Tesla Inc. shares climbed Thursday after analysts at Goldman Sachs boosted the price target by 70% to $780 on the clean energy car maker, ahead of its scheduled addition to the S&P 500 later this month.

The world’s most traded equity benchmark announced last month that it would list Tesla shares on December 21. That move could trigger a collective 73 million in new purchases from investment funds that track the world’s most-traded index, said Todd Rosenbluth, head of ETF and mutual fund research at CFRA, in a new analysis on passive ETFs.

This is important for every S&P 500 investor to keep in mind.

“Index-based ETFs change more often than you think,” Rosenbluth said. With the $550 billion Tesla’s approximately 1.5% addition to the market-cap weighted S&P 500, the company will also likely take a 1.5% position in the SPDR S&P 500 ETF, he said—as well as the iShares Core S&P 500 ETF and the Vanguard S&P 500 ETF.

Combined, these ETFs manage approximately $540 billion in assets, and while annual turnover is just 3%, the impact for ETFs will be notable, Rosenbluth predicted. “It is not yet known what stock [Tesla] is replacing, but it will likely come from the smallest in the S&P 500 index, while ETFs will trim exposure to other stocks, including mega-caps Johnson & Johnson and Procter & Gamble to make room in the portfolio,” he added.

A Tale Of Two Low-Volatility Funds
Investors in smart-beta ETFs, meanwhile, are incurring modestly higher turnover than market-cap weighted funds. In November, two lower-volatility ETFs, the iShares Edge MSCI USA Min Vol Factor ETF and the Invesco S&P 500 Low Volatility ETF, were among those reconstituted, Rosenbluth said.

Unlike the SPDR S&P 500 fund, “which makes few changes at seemingly random times, ETFs focused on lower volatility, quality and other smart-beta investment styles will be reconstituted on a set schedule during the year as the broader stock universe is rerun through screens predetermined by the index provider,” said Rosenbluth.

The Invesco low-volatility fund was reconstituted in late November to own the 100 least volatile stocks in the S&P 500. It has an annualized turnover of 49%, but unlike some mutual funds with a similar turnover rate, the ETF is not expecting to pass along any capital gains in 2020, Rosenbluth noted.

During the latest portfolio changes, the Invesco low volatility fund modestly increased exposure to consumer staples (raising them to 26% of assets from 24%) and reduced its exposure to utilities (which fell to 4%, down from 6%) since the fund rebalanced in February 2020, Rosenbluth said.

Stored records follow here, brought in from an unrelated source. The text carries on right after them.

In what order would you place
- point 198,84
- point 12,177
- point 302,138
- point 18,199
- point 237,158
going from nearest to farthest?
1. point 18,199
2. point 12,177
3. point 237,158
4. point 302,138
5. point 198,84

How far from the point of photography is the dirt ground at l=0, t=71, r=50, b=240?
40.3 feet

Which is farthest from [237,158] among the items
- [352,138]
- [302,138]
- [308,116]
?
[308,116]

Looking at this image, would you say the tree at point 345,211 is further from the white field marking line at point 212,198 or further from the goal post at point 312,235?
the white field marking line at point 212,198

The iShares low-volatility fund, meanwhile, saw its stake in communications services boosted by the addition of video game makers Activision Blizzard and Electronic Arts. “The fund's 11% stake in consumer staples was less than half the 26% for [Invesco’s fund]," Rosenbluth said. The iShares version is also more diversified across the sectors than Invesco’s, as it has bands preventing deviation by more than 500 basis points, he added.